US 12,223,719 B2
	Apparatus and method for prediction of video frame based on deep learning
Kun Fan, Seoul (KR); Chung-In Joung, Seoul (KR); Seungjun Baek, Seoul (KR); and Seunghwan Byun, Seoul (KR)
Assigned to Korea University Research and Business Foundation, Seoul (KR)
Filed by KOREA UNIVERSITY RESEARCH AND BUSINESS FOUNDATION, Seoul (KR)
Filed on Dec. 13, 2021, as Appl. No. 17/548,824.
Claims priority of application No. 10-2020-0173072 (KR), filed on Dec. 11, 2020; and application No. 10-2020-0186716 (KR), filed on Dec. 29, 2020.
Prior Publication US 2022/0189171 A1, Jun. 16, 2022
Int. Cl. G06V 20/40 (2022.01); G06N 3/08 (2023.01); G06V 10/82 (2022.01)

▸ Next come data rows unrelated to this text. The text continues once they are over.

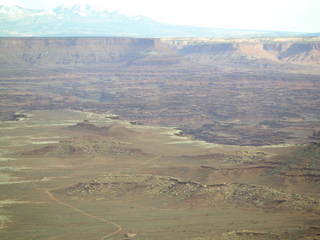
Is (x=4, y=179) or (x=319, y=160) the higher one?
(x=319, y=160)

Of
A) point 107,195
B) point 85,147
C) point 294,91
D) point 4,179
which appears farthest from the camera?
point 294,91

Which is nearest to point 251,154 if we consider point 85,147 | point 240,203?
point 85,147

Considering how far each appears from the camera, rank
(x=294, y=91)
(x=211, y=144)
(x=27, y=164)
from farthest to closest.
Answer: (x=294, y=91)
(x=211, y=144)
(x=27, y=164)

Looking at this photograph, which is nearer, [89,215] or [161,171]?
[89,215]

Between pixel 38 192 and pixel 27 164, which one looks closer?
pixel 38 192

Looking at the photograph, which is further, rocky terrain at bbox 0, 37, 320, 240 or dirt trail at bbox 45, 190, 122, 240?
rocky terrain at bbox 0, 37, 320, 240

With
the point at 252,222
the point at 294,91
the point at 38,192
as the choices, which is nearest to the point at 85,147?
the point at 38,192

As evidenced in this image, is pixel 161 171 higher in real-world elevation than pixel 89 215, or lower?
lower

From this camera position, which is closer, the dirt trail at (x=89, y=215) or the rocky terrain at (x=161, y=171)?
the dirt trail at (x=89, y=215)

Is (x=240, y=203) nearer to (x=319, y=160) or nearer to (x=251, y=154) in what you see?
(x=319, y=160)
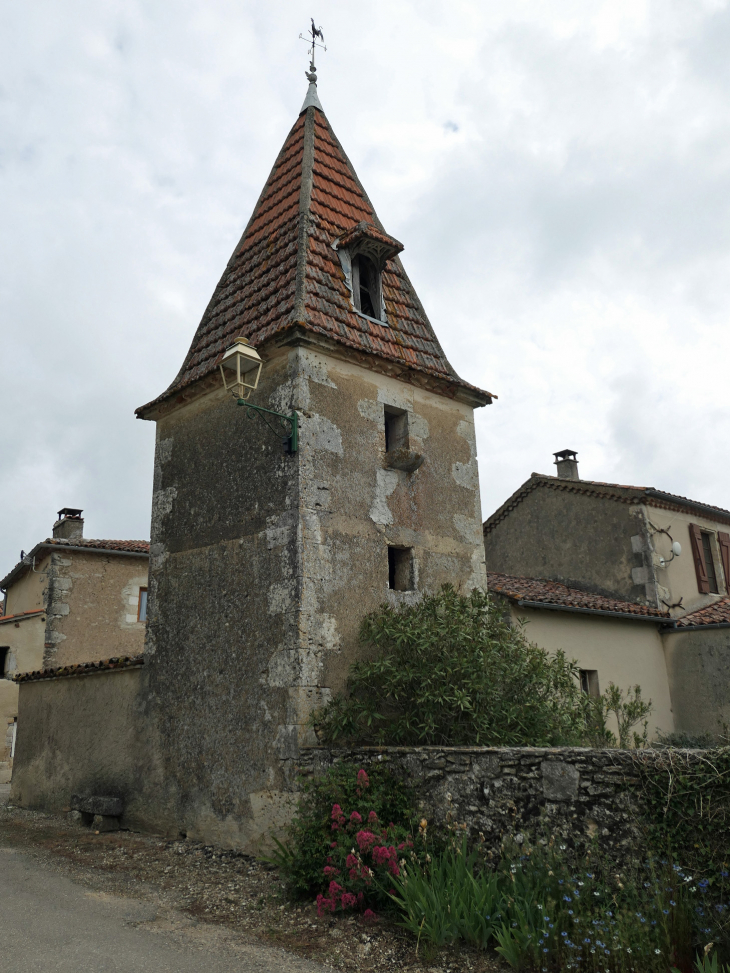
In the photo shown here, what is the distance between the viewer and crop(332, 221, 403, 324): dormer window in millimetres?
8852

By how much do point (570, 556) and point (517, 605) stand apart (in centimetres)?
470

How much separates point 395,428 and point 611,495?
7689 mm

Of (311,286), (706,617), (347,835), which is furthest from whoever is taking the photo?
(706,617)

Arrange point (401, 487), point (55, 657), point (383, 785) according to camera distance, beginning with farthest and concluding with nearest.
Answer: point (55, 657) → point (401, 487) → point (383, 785)

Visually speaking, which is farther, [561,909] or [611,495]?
[611,495]

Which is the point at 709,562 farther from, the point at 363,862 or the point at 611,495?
the point at 363,862

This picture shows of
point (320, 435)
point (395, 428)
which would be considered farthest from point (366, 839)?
point (395, 428)

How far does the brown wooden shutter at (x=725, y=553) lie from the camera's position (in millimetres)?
15641

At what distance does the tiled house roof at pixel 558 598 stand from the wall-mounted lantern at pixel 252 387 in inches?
189

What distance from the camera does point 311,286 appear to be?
8297 mm

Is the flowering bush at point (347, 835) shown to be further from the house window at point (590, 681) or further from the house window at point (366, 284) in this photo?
the house window at point (590, 681)

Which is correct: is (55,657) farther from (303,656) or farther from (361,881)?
(361,881)

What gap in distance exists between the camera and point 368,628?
715cm

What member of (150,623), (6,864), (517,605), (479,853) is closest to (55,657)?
(150,623)
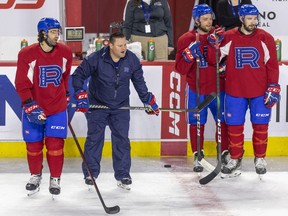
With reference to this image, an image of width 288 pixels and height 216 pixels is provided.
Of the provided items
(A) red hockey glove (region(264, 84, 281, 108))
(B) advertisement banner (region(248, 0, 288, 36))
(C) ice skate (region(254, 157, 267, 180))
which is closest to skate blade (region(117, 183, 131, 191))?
(C) ice skate (region(254, 157, 267, 180))

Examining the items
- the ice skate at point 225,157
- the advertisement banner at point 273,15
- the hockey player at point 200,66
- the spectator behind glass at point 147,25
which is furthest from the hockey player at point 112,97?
the advertisement banner at point 273,15

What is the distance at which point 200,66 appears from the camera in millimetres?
9234

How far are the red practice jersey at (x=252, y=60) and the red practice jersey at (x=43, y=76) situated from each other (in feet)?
5.00

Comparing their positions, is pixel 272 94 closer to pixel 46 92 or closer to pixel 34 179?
pixel 46 92

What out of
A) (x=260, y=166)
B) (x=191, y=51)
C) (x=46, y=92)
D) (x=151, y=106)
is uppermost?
(x=191, y=51)

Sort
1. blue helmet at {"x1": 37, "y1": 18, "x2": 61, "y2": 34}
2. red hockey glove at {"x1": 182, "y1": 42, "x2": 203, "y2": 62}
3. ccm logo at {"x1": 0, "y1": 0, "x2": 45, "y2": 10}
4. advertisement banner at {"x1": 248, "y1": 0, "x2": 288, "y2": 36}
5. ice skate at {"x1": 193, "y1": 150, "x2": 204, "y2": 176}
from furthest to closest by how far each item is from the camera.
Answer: advertisement banner at {"x1": 248, "y1": 0, "x2": 288, "y2": 36}
ccm logo at {"x1": 0, "y1": 0, "x2": 45, "y2": 10}
ice skate at {"x1": 193, "y1": 150, "x2": 204, "y2": 176}
red hockey glove at {"x1": 182, "y1": 42, "x2": 203, "y2": 62}
blue helmet at {"x1": 37, "y1": 18, "x2": 61, "y2": 34}

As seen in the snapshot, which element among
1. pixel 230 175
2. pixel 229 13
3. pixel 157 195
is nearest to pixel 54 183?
pixel 157 195

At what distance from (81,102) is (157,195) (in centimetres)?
99

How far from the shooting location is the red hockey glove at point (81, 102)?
841cm

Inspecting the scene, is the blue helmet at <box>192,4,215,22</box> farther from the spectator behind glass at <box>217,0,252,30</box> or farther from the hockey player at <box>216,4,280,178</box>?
the spectator behind glass at <box>217,0,252,30</box>

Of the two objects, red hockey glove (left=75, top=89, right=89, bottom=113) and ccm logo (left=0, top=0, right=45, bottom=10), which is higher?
ccm logo (left=0, top=0, right=45, bottom=10)

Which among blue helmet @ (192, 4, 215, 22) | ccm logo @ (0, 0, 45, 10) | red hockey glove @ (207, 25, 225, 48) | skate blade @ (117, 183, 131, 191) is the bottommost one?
skate blade @ (117, 183, 131, 191)

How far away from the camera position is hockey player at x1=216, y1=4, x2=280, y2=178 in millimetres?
8977

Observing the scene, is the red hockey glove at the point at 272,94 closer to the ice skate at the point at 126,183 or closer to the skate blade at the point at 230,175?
the skate blade at the point at 230,175
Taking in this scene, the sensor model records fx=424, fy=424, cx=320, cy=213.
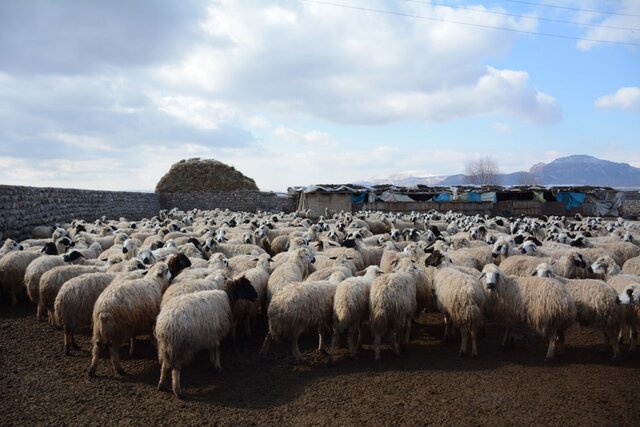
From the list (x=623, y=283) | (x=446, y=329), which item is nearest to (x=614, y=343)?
(x=623, y=283)

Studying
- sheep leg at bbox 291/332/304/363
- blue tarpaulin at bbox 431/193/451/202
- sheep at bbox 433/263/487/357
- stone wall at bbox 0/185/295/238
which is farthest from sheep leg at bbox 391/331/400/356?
blue tarpaulin at bbox 431/193/451/202

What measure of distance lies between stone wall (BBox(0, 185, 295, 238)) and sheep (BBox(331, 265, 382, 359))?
13520 mm

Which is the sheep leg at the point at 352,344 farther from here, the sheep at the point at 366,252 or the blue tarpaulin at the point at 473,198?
the blue tarpaulin at the point at 473,198

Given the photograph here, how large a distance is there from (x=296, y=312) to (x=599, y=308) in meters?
4.96

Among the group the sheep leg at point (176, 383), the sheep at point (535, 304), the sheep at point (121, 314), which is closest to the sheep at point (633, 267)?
the sheep at point (535, 304)

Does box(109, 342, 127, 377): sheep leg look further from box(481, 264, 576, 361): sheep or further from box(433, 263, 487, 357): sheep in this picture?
box(481, 264, 576, 361): sheep

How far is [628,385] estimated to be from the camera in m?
6.06

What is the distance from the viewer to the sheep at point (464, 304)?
7.12 metres

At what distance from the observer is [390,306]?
280 inches

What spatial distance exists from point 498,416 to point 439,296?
8.91 feet

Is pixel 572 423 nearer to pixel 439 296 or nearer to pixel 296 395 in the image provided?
pixel 439 296

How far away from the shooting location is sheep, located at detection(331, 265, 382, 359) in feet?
23.4

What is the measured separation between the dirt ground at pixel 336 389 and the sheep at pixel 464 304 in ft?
1.39

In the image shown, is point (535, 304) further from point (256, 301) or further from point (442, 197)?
point (442, 197)
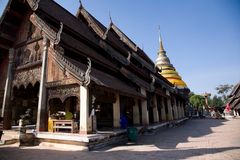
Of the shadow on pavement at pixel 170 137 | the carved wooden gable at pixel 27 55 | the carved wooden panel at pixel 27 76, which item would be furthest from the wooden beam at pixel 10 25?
the shadow on pavement at pixel 170 137

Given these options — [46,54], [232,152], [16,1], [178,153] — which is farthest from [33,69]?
[232,152]

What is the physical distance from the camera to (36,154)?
231 inches

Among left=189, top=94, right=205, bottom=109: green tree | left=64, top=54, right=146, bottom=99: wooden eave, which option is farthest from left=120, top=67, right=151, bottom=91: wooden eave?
left=189, top=94, right=205, bottom=109: green tree

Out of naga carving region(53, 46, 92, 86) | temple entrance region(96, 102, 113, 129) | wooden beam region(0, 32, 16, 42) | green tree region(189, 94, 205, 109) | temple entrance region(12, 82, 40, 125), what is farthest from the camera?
green tree region(189, 94, 205, 109)

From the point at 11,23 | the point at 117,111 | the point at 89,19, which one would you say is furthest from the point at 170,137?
the point at 11,23

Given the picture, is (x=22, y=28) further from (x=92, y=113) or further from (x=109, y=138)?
(x=109, y=138)

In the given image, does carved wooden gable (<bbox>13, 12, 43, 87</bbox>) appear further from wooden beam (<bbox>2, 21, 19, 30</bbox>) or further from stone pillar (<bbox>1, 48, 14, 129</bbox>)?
wooden beam (<bbox>2, 21, 19, 30</bbox>)

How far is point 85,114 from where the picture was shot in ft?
22.0

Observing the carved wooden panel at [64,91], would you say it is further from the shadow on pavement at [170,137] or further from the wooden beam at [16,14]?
the wooden beam at [16,14]

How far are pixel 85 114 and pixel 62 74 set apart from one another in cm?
226

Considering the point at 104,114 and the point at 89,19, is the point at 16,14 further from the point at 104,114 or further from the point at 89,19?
the point at 104,114

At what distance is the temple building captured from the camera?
7.36 m

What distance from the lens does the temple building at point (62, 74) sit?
7.36 metres

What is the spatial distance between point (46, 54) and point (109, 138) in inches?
194
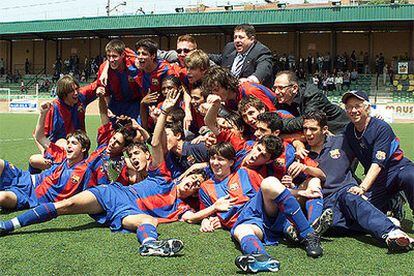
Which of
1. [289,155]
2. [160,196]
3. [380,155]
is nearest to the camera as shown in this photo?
[380,155]

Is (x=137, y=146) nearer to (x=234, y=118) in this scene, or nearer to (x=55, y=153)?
(x=234, y=118)

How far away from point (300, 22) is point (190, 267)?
3054cm

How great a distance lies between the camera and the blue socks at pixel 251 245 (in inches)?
141

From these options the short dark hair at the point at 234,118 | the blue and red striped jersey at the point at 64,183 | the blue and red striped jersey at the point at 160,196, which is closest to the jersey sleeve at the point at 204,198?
the blue and red striped jersey at the point at 160,196

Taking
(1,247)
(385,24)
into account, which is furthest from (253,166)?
(385,24)

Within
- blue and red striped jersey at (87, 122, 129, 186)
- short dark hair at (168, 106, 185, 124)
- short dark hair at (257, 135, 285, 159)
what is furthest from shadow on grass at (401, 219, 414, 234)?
blue and red striped jersey at (87, 122, 129, 186)

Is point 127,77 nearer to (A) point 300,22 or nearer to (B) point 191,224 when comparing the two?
(B) point 191,224

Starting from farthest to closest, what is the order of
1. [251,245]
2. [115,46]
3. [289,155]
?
[115,46]
[289,155]
[251,245]

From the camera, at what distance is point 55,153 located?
5852 mm

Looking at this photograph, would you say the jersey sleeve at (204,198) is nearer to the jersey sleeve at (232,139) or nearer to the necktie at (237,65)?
the jersey sleeve at (232,139)

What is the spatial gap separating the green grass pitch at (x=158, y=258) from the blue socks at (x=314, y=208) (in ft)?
0.77

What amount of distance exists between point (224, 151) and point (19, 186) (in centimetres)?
220

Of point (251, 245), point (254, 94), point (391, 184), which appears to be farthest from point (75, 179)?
point (391, 184)

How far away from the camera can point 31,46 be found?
1711 inches
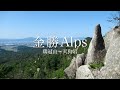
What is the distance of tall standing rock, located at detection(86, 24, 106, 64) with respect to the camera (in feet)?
34.3

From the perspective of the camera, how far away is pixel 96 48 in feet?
35.4

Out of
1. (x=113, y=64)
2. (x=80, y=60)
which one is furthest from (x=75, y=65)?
(x=113, y=64)

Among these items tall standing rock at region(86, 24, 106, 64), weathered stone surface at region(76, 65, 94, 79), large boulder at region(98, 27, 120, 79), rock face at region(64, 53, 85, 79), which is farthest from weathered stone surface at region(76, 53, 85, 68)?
large boulder at region(98, 27, 120, 79)

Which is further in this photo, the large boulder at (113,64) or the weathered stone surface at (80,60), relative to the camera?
the weathered stone surface at (80,60)

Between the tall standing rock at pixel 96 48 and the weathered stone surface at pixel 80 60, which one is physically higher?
the tall standing rock at pixel 96 48

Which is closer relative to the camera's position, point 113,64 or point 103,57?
point 113,64

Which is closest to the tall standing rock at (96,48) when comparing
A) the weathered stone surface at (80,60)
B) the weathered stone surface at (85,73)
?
the weathered stone surface at (80,60)

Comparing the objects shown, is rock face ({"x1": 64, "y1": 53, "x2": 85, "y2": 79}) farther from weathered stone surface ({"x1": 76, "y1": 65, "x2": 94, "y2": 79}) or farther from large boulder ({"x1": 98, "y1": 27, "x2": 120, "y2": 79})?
large boulder ({"x1": 98, "y1": 27, "x2": 120, "y2": 79})

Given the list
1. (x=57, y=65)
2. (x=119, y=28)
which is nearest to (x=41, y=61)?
(x=57, y=65)

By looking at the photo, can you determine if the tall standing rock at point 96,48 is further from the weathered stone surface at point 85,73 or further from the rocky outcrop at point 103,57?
the weathered stone surface at point 85,73

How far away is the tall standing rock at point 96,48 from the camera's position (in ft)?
34.3

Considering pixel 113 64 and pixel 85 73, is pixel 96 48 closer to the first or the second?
pixel 85 73

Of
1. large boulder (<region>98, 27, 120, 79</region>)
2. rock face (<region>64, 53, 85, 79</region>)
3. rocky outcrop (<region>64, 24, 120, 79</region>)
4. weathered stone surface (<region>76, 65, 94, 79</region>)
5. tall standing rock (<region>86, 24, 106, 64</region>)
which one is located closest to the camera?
large boulder (<region>98, 27, 120, 79</region>)
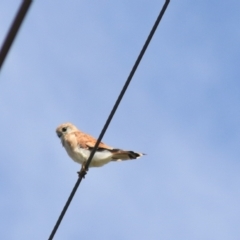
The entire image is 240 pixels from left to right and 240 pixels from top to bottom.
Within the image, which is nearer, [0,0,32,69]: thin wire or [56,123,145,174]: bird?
[0,0,32,69]: thin wire

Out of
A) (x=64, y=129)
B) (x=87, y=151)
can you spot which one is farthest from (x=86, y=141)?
(x=64, y=129)

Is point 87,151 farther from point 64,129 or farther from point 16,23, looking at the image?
point 16,23

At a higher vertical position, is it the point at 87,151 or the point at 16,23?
the point at 16,23

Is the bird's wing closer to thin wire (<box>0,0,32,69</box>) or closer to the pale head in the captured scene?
the pale head

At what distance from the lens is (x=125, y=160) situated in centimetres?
968

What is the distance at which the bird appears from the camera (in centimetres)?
960

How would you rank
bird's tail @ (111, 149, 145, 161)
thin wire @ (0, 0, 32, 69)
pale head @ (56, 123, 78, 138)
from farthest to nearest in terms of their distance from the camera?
pale head @ (56, 123, 78, 138), bird's tail @ (111, 149, 145, 161), thin wire @ (0, 0, 32, 69)

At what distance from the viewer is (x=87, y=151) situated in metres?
9.87

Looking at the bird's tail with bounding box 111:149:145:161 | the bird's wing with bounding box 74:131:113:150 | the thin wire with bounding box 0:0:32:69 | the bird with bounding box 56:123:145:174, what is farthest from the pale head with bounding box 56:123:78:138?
the thin wire with bounding box 0:0:32:69

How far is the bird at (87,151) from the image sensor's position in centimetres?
960

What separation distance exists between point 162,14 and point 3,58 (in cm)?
316

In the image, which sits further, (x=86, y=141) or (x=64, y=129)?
(x=64, y=129)

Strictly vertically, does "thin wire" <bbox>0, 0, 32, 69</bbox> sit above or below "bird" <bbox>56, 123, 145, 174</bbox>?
above

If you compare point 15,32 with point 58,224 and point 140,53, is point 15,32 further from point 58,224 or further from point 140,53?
point 58,224
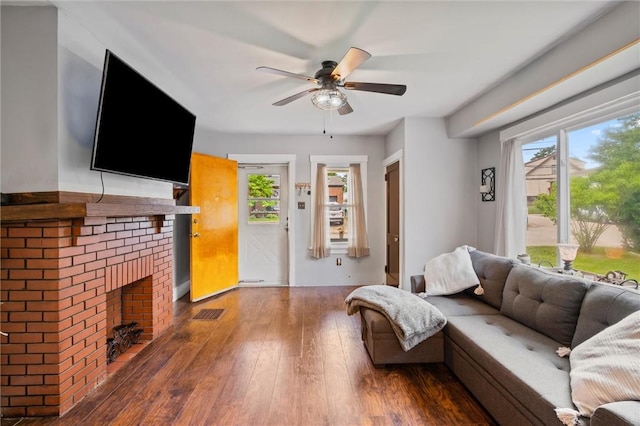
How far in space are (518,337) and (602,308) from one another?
0.49m

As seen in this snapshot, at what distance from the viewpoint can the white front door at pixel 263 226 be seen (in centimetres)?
470

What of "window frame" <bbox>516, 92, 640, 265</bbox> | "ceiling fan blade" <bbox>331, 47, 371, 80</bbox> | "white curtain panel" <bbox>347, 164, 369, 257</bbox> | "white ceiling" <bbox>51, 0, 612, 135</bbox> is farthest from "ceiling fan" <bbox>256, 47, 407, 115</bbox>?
"white curtain panel" <bbox>347, 164, 369, 257</bbox>

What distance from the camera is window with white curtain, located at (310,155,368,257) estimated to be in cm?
460

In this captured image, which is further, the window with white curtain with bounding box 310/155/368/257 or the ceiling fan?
the window with white curtain with bounding box 310/155/368/257

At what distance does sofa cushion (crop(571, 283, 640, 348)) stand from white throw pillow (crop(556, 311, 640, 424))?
0.38ft

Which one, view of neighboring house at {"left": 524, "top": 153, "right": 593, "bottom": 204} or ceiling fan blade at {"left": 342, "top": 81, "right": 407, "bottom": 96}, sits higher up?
ceiling fan blade at {"left": 342, "top": 81, "right": 407, "bottom": 96}

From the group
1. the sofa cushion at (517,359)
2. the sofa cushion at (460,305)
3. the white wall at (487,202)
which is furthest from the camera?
the white wall at (487,202)

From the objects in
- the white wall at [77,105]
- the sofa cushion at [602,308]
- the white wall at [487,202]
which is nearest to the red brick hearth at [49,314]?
the white wall at [77,105]

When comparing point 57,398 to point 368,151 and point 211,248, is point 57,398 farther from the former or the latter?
point 368,151

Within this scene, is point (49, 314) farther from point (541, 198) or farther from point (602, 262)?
point (541, 198)

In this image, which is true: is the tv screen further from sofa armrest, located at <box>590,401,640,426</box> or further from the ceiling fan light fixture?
sofa armrest, located at <box>590,401,640,426</box>

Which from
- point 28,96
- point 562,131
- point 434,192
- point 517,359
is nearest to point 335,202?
point 434,192

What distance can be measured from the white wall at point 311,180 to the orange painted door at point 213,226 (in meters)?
0.48

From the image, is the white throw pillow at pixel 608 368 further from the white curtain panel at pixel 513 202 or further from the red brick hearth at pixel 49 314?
the red brick hearth at pixel 49 314
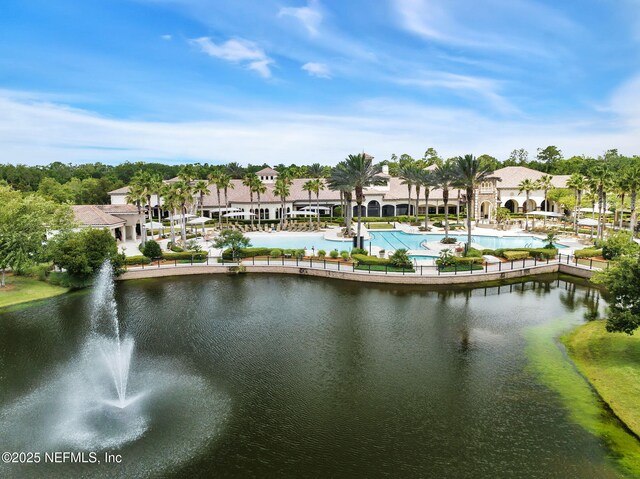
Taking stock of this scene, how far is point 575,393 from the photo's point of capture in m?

CPC G06V 20/46 (2022.01) [G06N 3/08 (2013.01); G06V 10/82 (2022.01)]

12 Claims

1. An apparatus for predicting a video frame, the apparatus comprising:

a level encoder configured to extract and learn at least one feature from a video frame;

a feature learning unit configured to learn based on the at least one feature or transmit predicted feature data corresponding to the at least one feature; and

a level decoder configured to obtain and learn a predicted video frame based on the predicted feature data,

wherein the level encoder receives first to (T−1)th video frames, respectively, and extracts at least one feature from each of the first to (T−1)th video frames, where “T” includes a natural number equal to or greater than 2,

wherein the feature learning unit is trained based on at least one feature extracted from each of the first to (T−1)th video frames,

wherein the level encoder receives the T-th video frame,

wherein the level decoder obtains a (T+1)th predicted video frame corresponding to the T th video frame,

wherein the level encoder receives the (T+1)th predicted video frame, and

wherein the level decoder obtains a (T+2)th predicted video frame corresponding to the (T+1)th predicted video frame.